And Shorts? They suffered from the nationalization of most British aviation companies in the 1950’s and 1960’s. The firm produced some useful twin-engined light transports in the 1970’s and 1980’s, as well as manufacturing the Brazilian Tucano training aircraft under license for the RAF. It also developed a series of short-range ground-to-air missiles. Today it’s owned by a Canadian aerospace company, Bombardier, and makes aircraft parts for them. It’s based in Northern Ireland, and is that province’s largest manufacturing concern.

Peter

5 comments

  1. A fascinating read, Peter. Modern airliners are a very pragmatic solution to the problem of getting from A to B, but doing it in flying boats with lousy nav aids and recalicatrant radial engines makes for much better stories.

    Jim

  2. Fantanstic post Peter! I knew about Pan Am, but not about the Shorts. Thanks for a very interesting compilation!

  3. A truly excellent effort, Peter. I'm very glad to see you revisiting your superb Weekend Wings series, and hope you'll continue it as frequently as convenient.

    [I'm fully cognizant of the effort needed to research, write, and polish a lengthy and historic article. I'd bet this one was in preparation for, what? A month?]

    Anyway, thanks for providing information that I otherwise would likely have missed.
    Best,
    JPG

  4. The initial BOAC request called for a biplane and it was only at Shorts suggestion that a monoplane be built. Unlike the DC-3, the competition to the Empire boats were not other aircraft or trains but ships so even a slow aircraft was an improvement and comfort was more important than more seats since the passengers would be in the aircraft for a long time.
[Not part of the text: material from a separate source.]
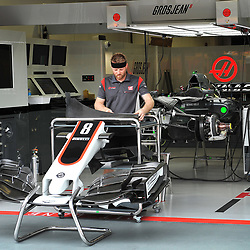 Romain Grosjean's Haas F1 car being prepared.<br /> Day 1 of the 2017 Formula 1 Singapore airlines, Singapore Grand Prix, held at The Marina Bay street circuit, Singapore on the 14th September 2017.<br /> Wayne Neal | SportPix.org.uk
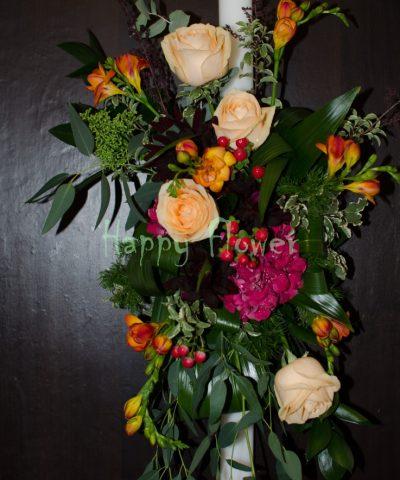 Lumanare cununie in culori tomnatice, hortensii, trandafiri, frezii, hypericum, eucalipt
    18 of the Empires survived to be scrapped postwar, despite losses due to enemy aircraft and pilot error, many with between 10 and 15 thousand hours on the airframes.
    The choice for using a flying boat had little to do with a lack of reliability but rather to do with fuel. The necessary airfields would have been built had they been required (under the justification of potential RAF use) but when BOAC was costing the run, they discovered that the cost of transporting thousands of tin cans of fuel from the ships that delivered them to the airfields located away from moorages negated the economic advantages of using landplanes. This was partially predicated on the route being broken into fairly short legs and the later removal of many of these stops (with later much faster aircraft) reduced this cost considerably.
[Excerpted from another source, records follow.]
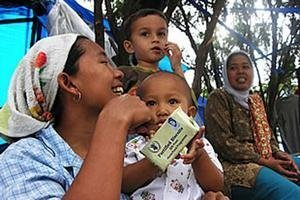 Food distribution to Indonesian tsunami survivors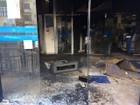 Incêndio em agência da Caixa danifica caixas eletrônicos em Uberaba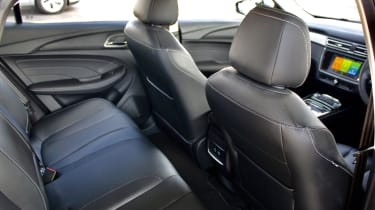 MG 5 EV long-range - rear seats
    The principle handicap seaplanes operate under is not the weight and drag but the surface of the water – if it is either too smooth or too rough, a landing becomes extremely hazardous and at least one Empire boat was lost from smooth water (Coogee), and another (Cavalier) from landing in heavy swells. From what I have read of the internal decisions both BOAC and PanAm moved away from seaplanes because of this problem even more so than the availability of airfields.

  5. I didn't see any mention of the four-engined flying boats which regularly landed on the Zambezi near Livingstone. The local boat club still uses the hard-standing built for the aircraft to launch their boats!